→ **TEXT SECTION**
********************
Our design is depicted in Scheme 1 and can be summarized as follows: incorporation of an electronically tailored alkene at the distal¹² epoxide would provide a specific site for complexation and activation by a transition metal. The use of transition metals to selectively activate alkenyl epoxides for nucleophilic attack has excellent and diverse precedents. Although Pd catalysis is the most well known,¹³ we eschewed this path because of the limited examples of oxygen nucleophiles in this context and, more importantly, the likelihood that an undesired stereochemical outcome would be observed, i.e., net retention (double inversion) at the site of epoxide opening, rather than the necessary inversion of configuration. In contrast, [Rh(CO)₂Cl]₂ has been shown to activate alkenyl epoxides for intermolecular opening by alcohol and amine nucleophiles with inversion of stereochemistry.¹⁴ Further development by Ha and coworkers led to cyclizations of trans-disubstituted enoate epoxy-alcohols and carbamates to provide five- and six-membered saturated heterocycles.¹⁵ Prior to our investigations, however, no examples of oxepane formation via [Rh(CO)₂Cl]₂ catalysis, activation of trisubstituted epoxides, or its use in initiation of epoxide-opening cascades had been reported.

Scheme 1.

Substrate and promoter combination designed for selective initiation of all-endo epoxide-opening cascades

Important in these designs was consideration of the natural product (−)-brevisin (1), isolated by Wright and Baden in 2008 from the dinoflagellate Karenia brevis.¹⁶ The use of two cascades as described above (and shown in Scheme 2) would intercept two tricyclic intermediates (2 and 3) in the only previous total synthesis of (−)-brevisin from Tachibana and coworkers.¹⁷

Scheme 2.

Retrosynthetic Analysis of (−)-Brevisin (1)

Results and Discussion

Before embarking on epoxide-opening cascades towards (−)-brevisin, we first explored the feasibility of oxepane formation from epoxy alcohols promoted by [Rh(CO)₂Cl]_2.. Subjecting trans-disubstituted epoxy alcohol 6b with the required enoate π-activating group¹⁸ to conditions for [Rh(CO)₂Cl]₂ catalysis provided the desired oxepane 7b as the only observable product (Table 1, entry 3). This combination of alkenyl epoxide and Rh catalysis provides rapid access to oxepanes from relatively simple starting materials¹⁹ via endo-cyclization with stereospecific inversion observed at the formed O–C bond.

Table 1.
********************
[Records taken from a dataset]
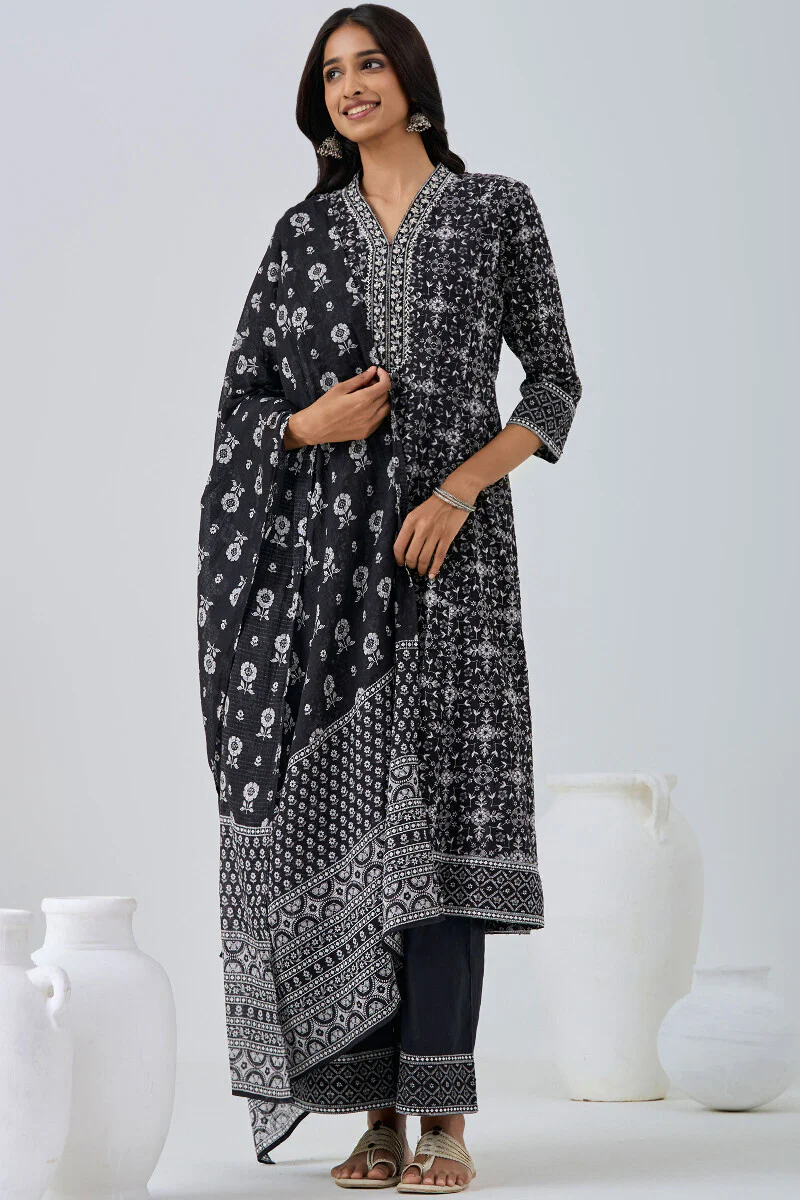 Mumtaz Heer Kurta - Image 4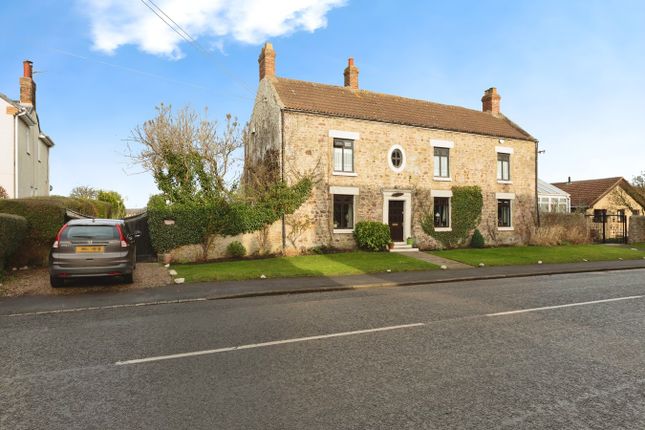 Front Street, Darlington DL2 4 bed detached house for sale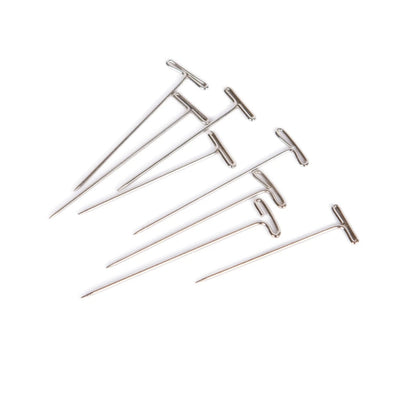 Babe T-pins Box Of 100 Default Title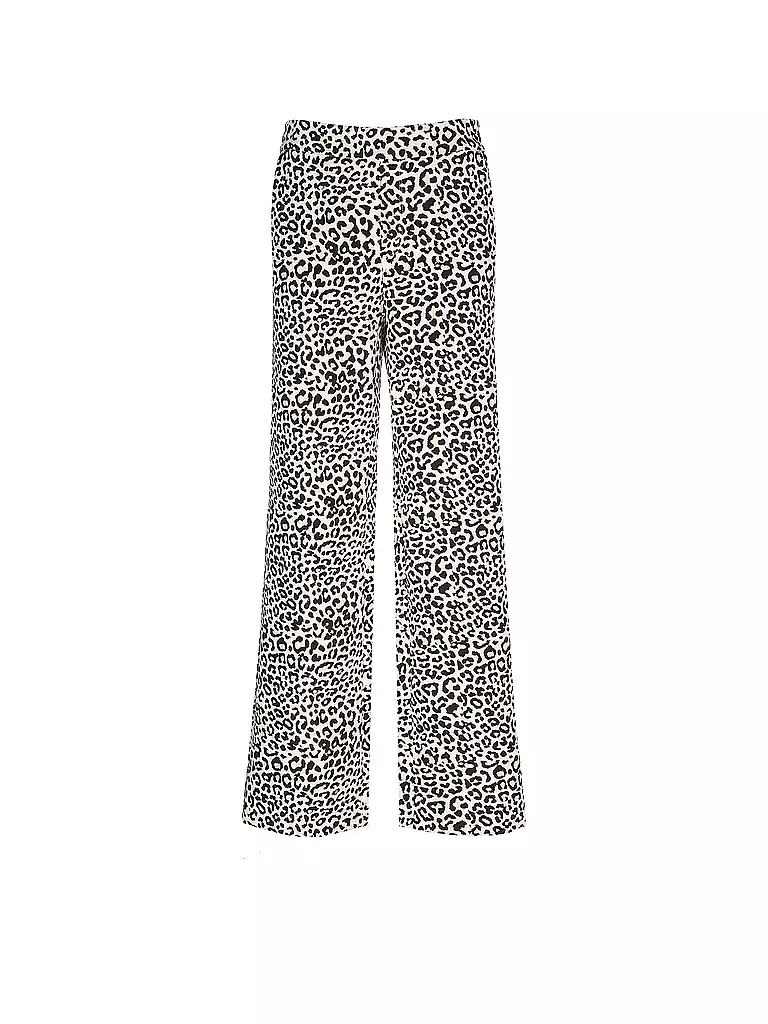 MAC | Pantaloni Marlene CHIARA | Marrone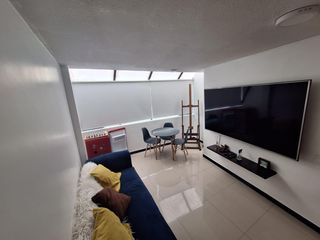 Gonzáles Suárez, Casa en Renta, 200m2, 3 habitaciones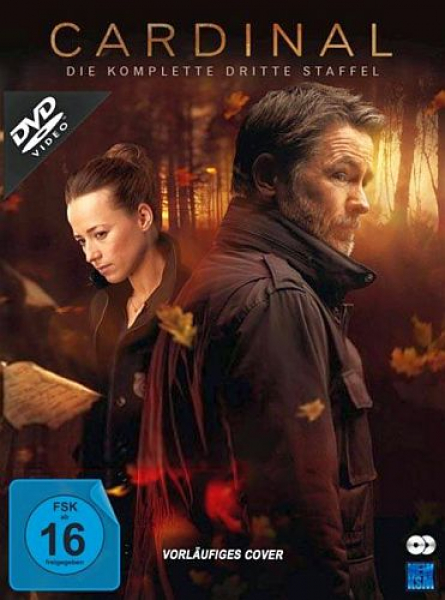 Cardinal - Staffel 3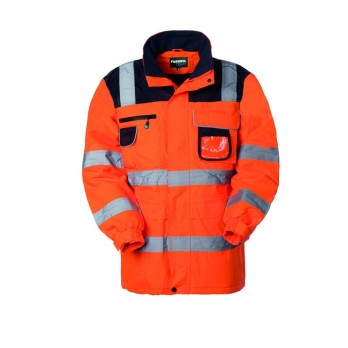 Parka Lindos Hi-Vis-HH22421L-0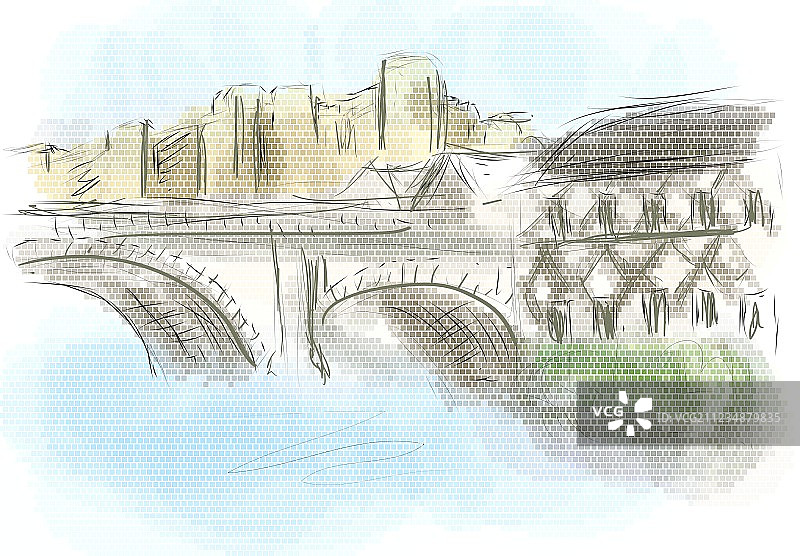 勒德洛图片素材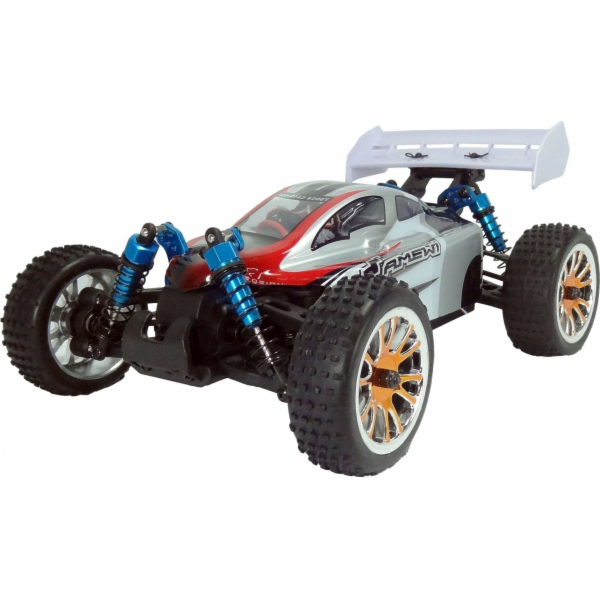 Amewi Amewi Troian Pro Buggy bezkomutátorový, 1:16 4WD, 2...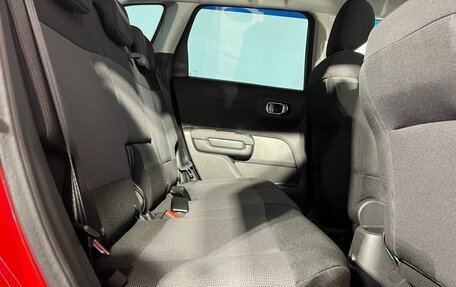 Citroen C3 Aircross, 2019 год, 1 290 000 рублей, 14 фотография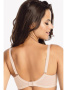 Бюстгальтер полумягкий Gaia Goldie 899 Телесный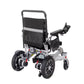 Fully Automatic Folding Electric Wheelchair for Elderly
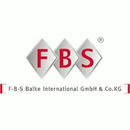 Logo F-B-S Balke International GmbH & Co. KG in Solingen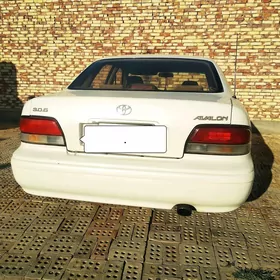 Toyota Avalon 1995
********************
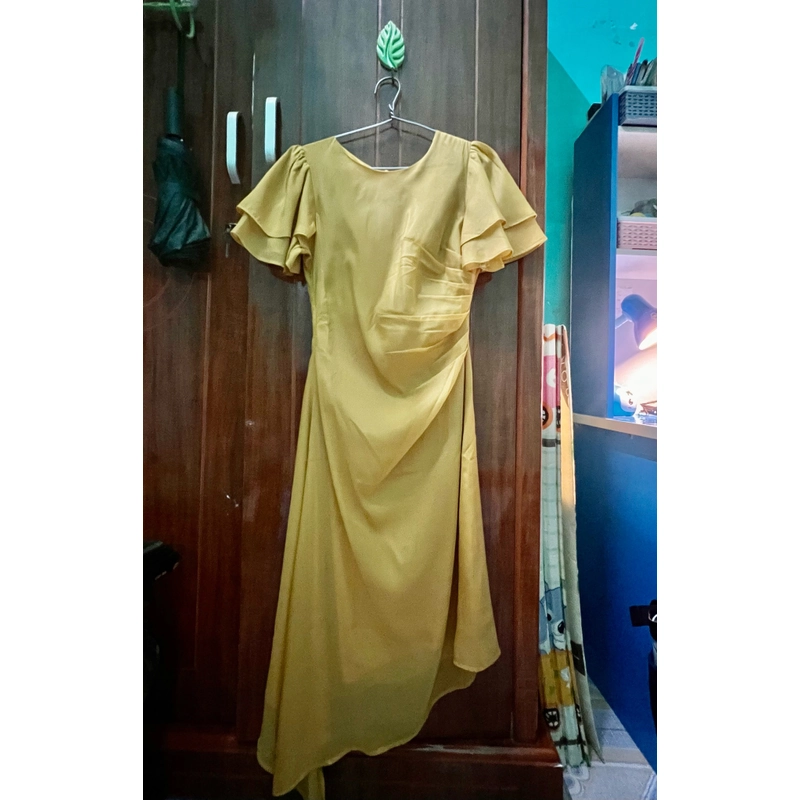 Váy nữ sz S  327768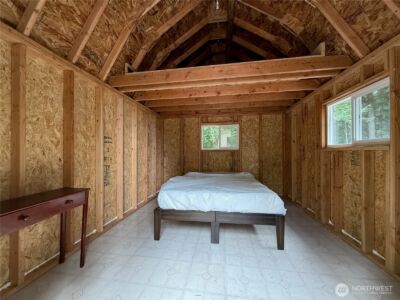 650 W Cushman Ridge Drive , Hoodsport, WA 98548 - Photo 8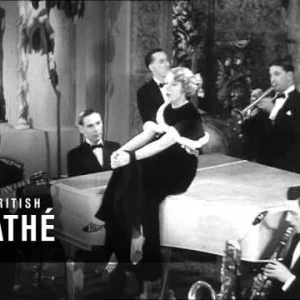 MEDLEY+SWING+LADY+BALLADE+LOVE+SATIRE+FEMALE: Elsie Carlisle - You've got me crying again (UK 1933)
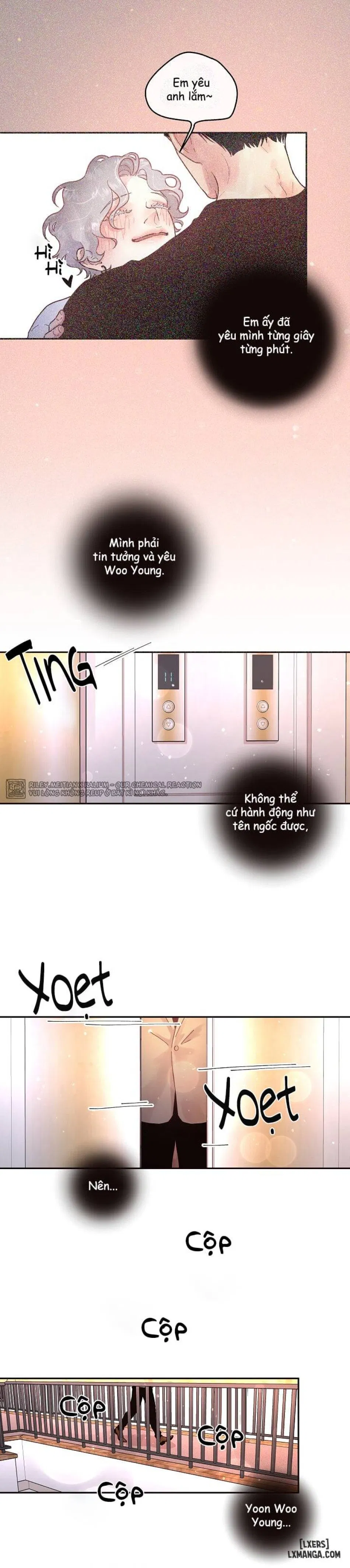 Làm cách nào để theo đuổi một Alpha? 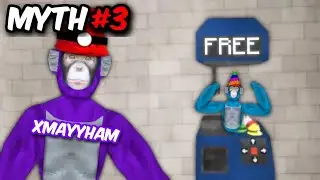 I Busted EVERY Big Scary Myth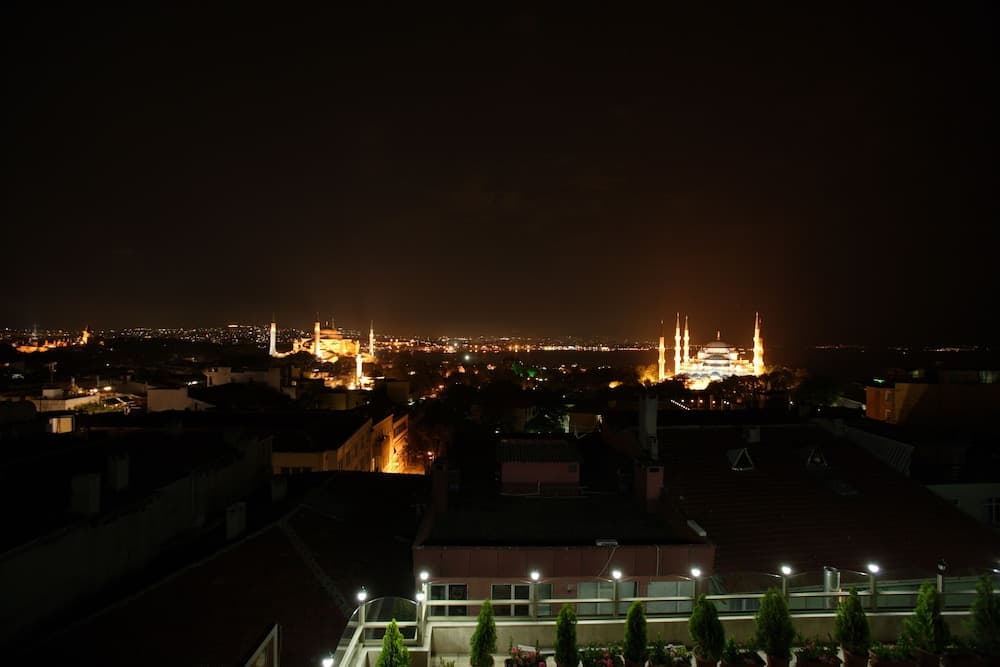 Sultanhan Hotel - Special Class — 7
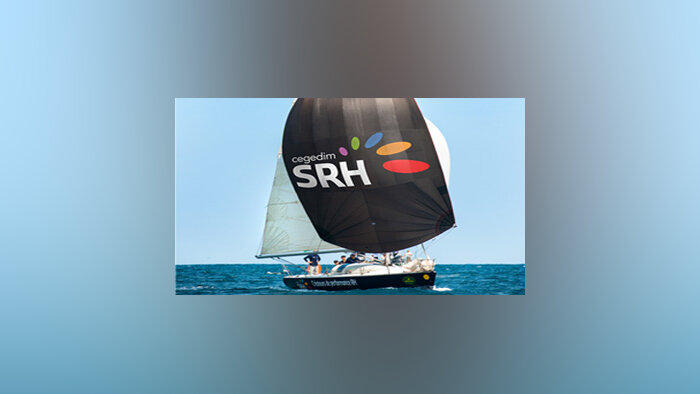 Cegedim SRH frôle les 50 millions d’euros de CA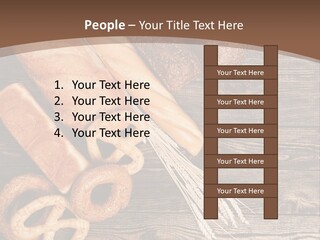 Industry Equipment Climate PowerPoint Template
********************
→ **TRY IT**
Can you write out the text on epoxide-opening cascades word for word, everything from "Important in these" down to "of (−)-Brevisin (1)"?

→ **EXERCISE RESULT**
Important in these designs was consideration of the natural product (−)-brevisin (1), isolated by Wright and Baden in 2008 from the dinoflagellate Karenia brevis.¹⁶ The use of two cascades as described above (and shown in Scheme 2) would intercept two tricyclic intermediates (2 and 3) in the only previous total synthesis of (−)-brevisin from Tachibana and coworkers.¹⁷

Scheme 2.

Retrosynthetic Analysis of (−)-Brevisin (1)